Source records:

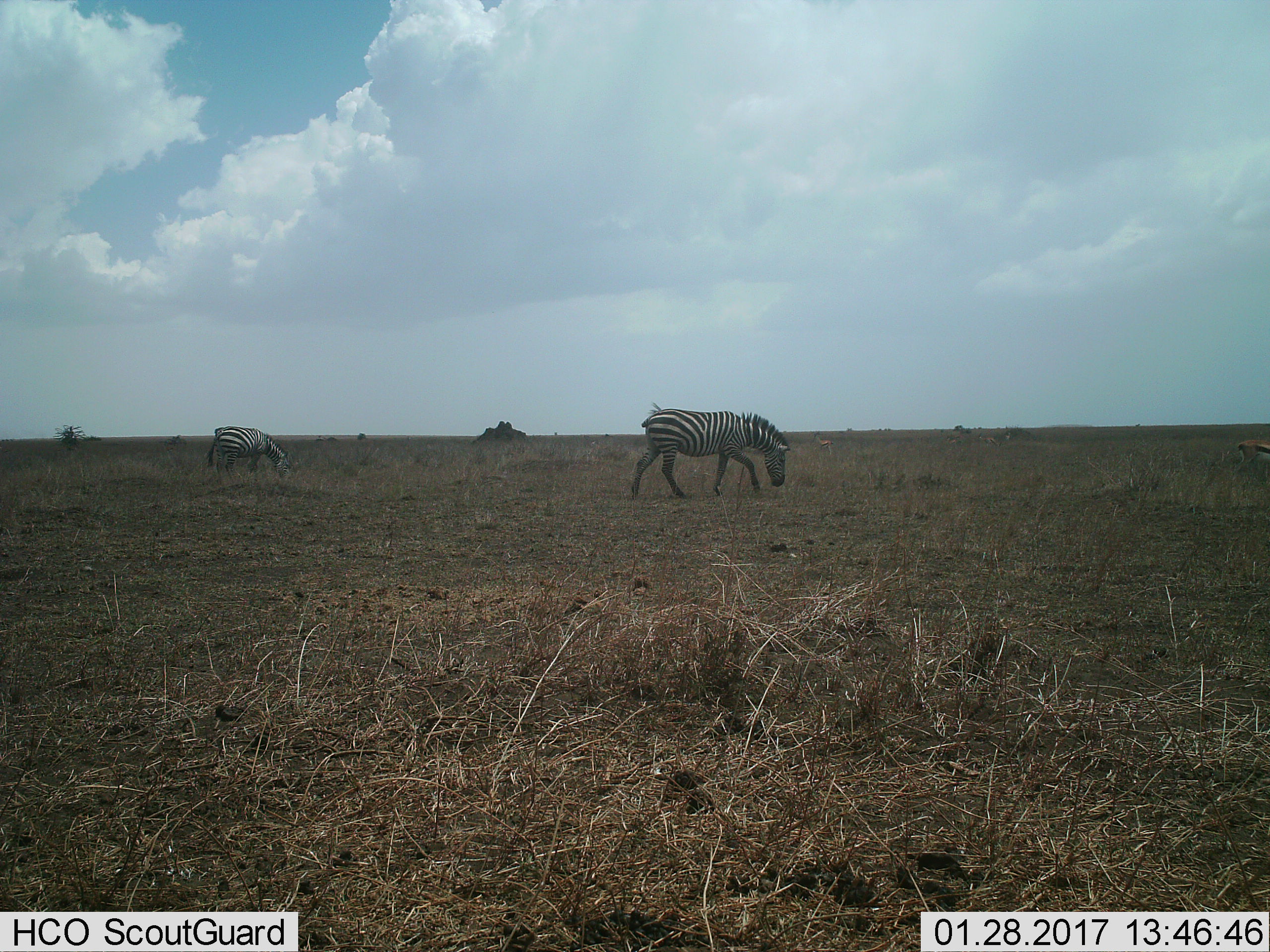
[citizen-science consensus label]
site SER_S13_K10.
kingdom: Animalia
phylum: Chordata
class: Mammalia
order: Perissodactyla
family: Equidae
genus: Equus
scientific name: Equus quagga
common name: plains zebra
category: zebraplains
Zebraplains (plains zebra) (Equus quagga), count 2. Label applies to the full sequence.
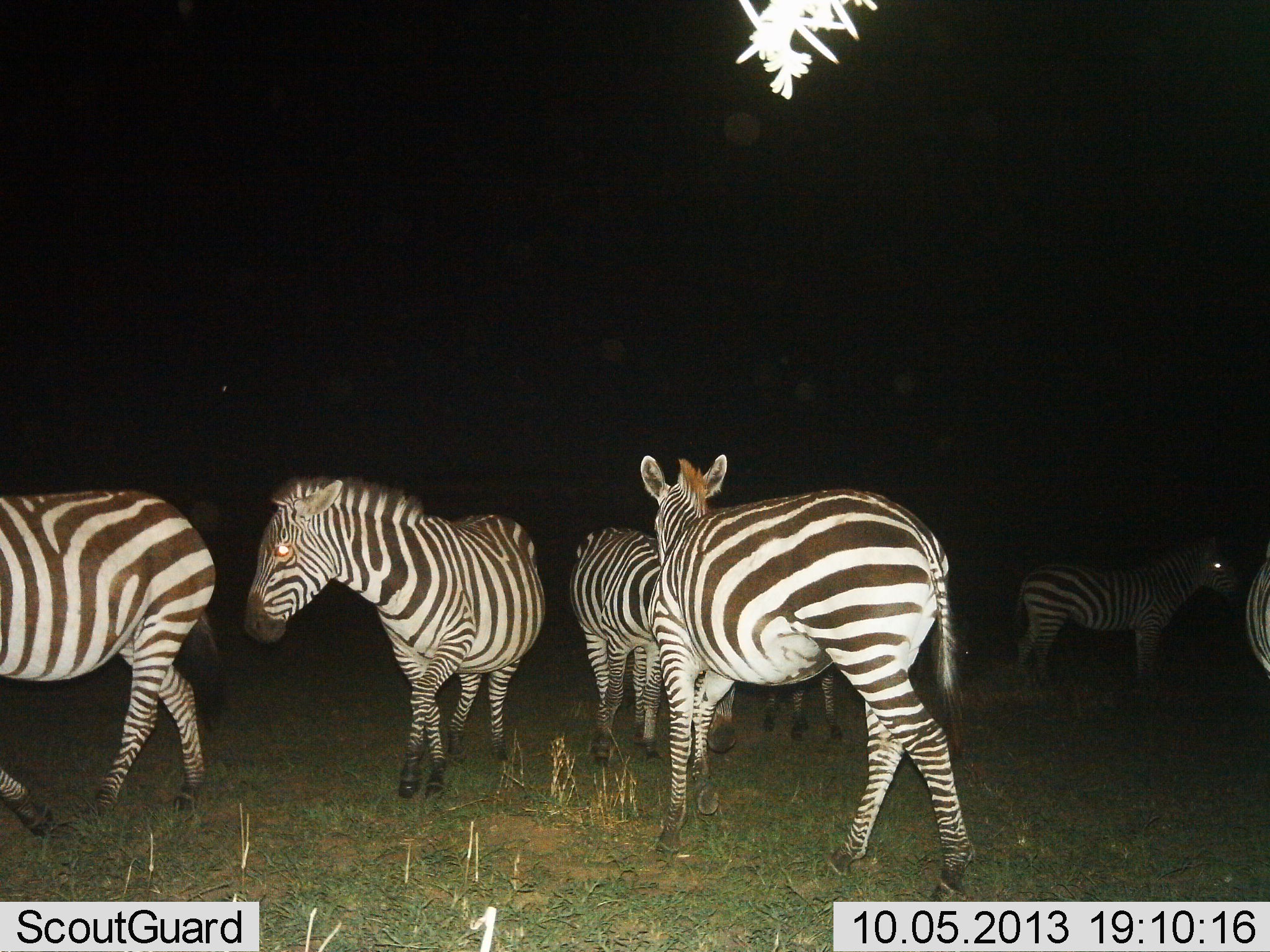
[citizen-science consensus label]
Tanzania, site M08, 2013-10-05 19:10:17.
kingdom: Animalia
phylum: Chordata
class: Mammalia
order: Perissodactyla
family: Equidae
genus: Equus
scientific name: Equus quagga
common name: plains zebra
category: zebra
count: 7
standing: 80%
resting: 0%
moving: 48%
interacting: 4%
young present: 4%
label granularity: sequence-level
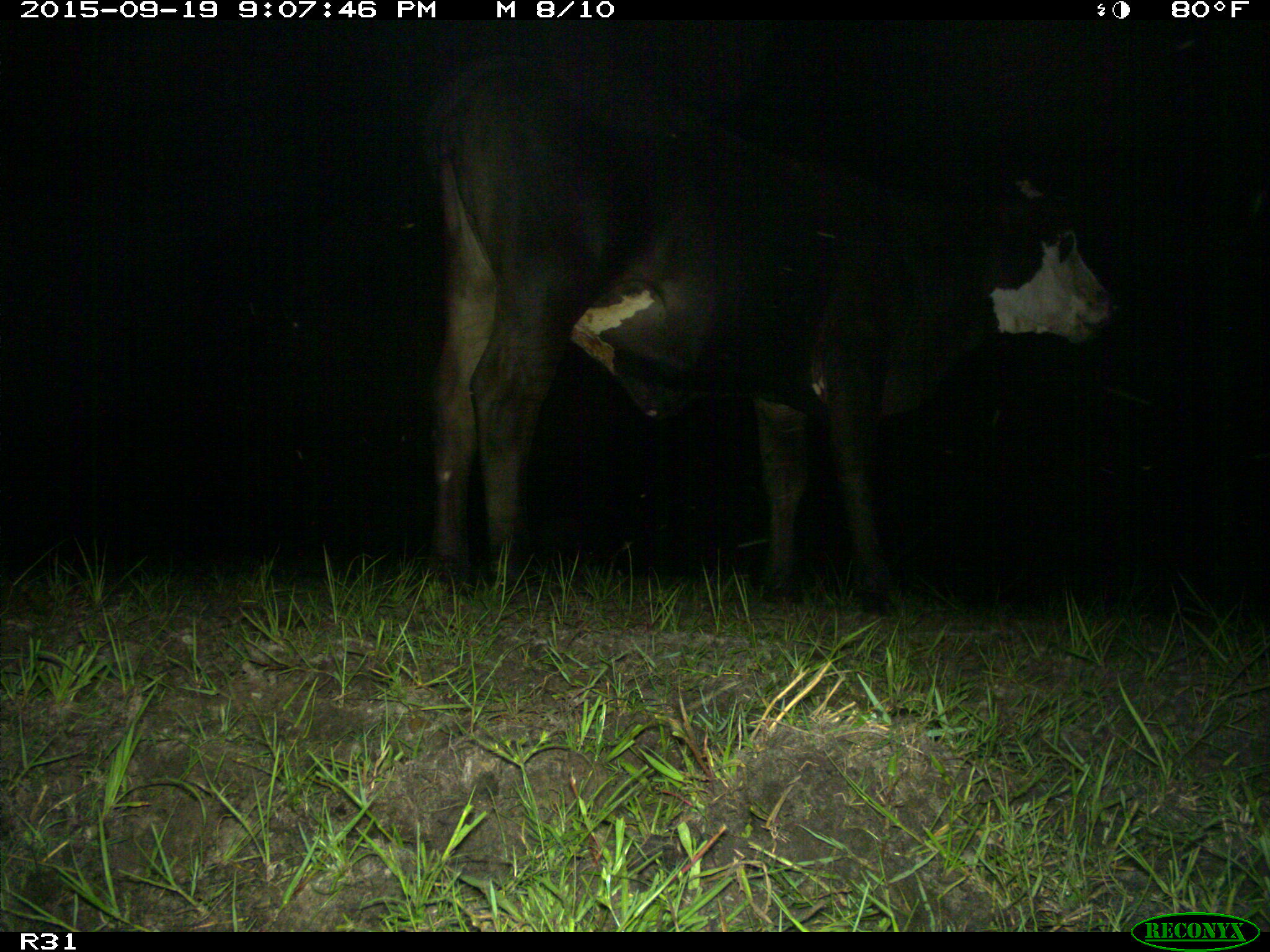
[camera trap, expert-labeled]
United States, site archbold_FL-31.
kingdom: Animalia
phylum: Chordata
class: Mammalia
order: Artiodactyla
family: Bovidae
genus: Bos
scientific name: Bos taurus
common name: domestic cow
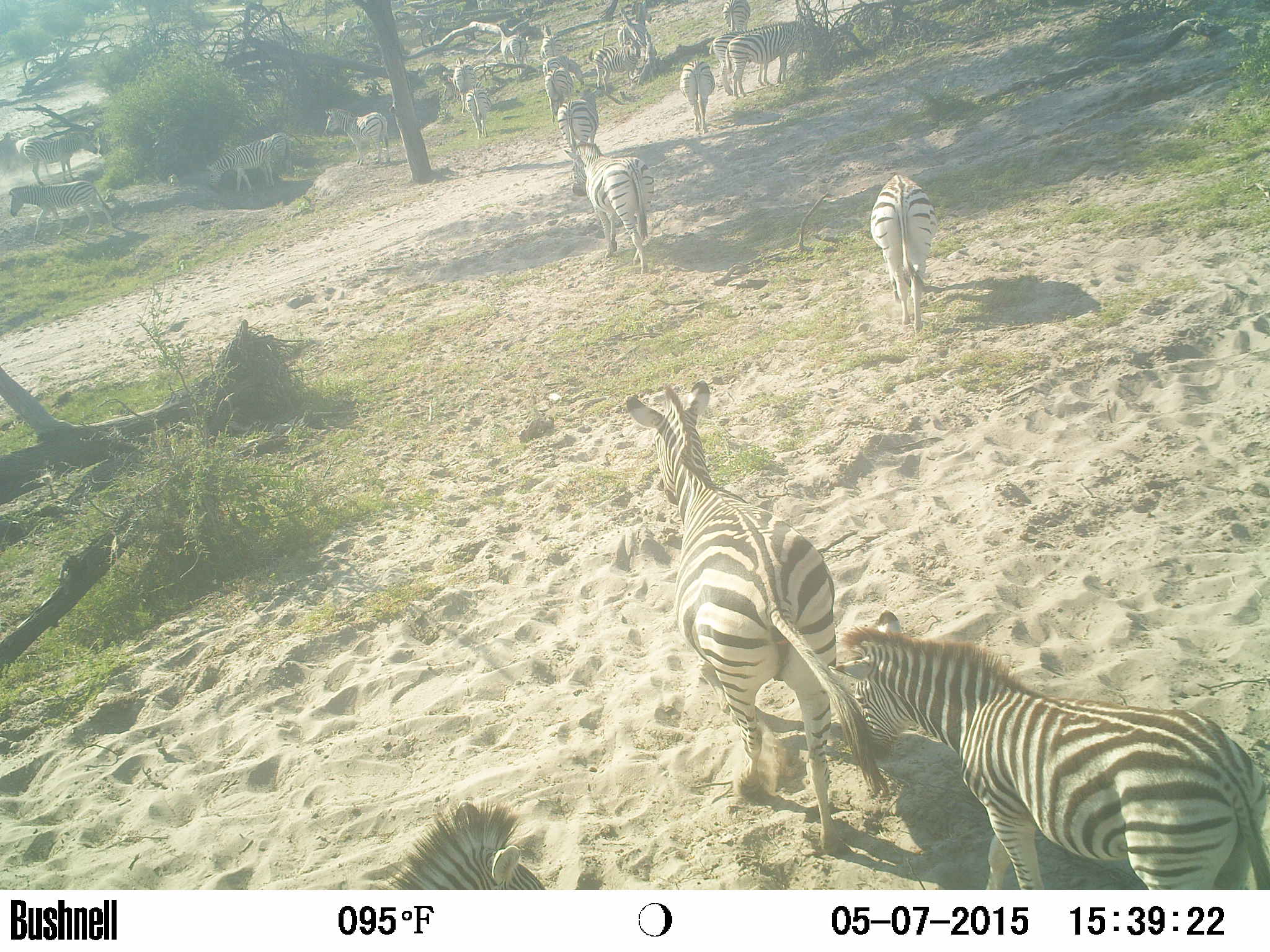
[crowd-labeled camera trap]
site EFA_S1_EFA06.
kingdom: Animalia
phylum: Chordata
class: Mammalia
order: Perissodactyla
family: Equidae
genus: Equus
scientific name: Equus quagga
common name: plains zebra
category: zebraplains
Zebraplains (plains zebra) (Equus quagga), count 11-50. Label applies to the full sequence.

● **WORK INSTRUCTIONS**: The complete set of records should be written out again, pictures excluded.

● **EXERCISE RESPONSE**:
[citizen-science consensus label]
site SER_S13_K10.
kingdom: Animalia
phylum: Chordata
class: Mammalia
order: Perissodactyla
family: Equidae
genus: Equus
scientific name: Equus quagga
common name: plains zebra
category: zebraplains
Zebraplains (plains zebra) (Equus quagga), count 2. Label applies to the full sequence.
[citizen-science consensus label]
Tanzania, site M08, 2013-10-05 19:10:17.
kingdom: Animalia
phylum: Chordata
class: Mammalia
order: Perissodactyla
family: Equidae
genus: Equus
scientific name: Equus quagga
common name: plains zebra
category: zebra
count: 7
standing: 80%
resting: 0%
moving: 48%
interacting: 4%
young present: 4%
label granularity: sequence-level
[camera trap, expert-labeled]
United States, site archbold_FL-31.
kingdom: Animalia
phylum: Chordata
class: Mammalia
order: Artiodactyla
family: Bovidae
genus: Bos
scientific name: Bos taurus
common name: domestic cow
[crowd-labeled camera trap]
site EFA_S1_EFA06.
kingdom: Animalia
phylum: Chordata
class: Mammalia
order: Perissodactyla
family: Equidae
genus: Equus
scientific name: Equus quagga
common name: plains zebra
category: zebraplains
Zebraplains (plains zebra) (Equus quagga), count 11-50. Label applies to the full sequence.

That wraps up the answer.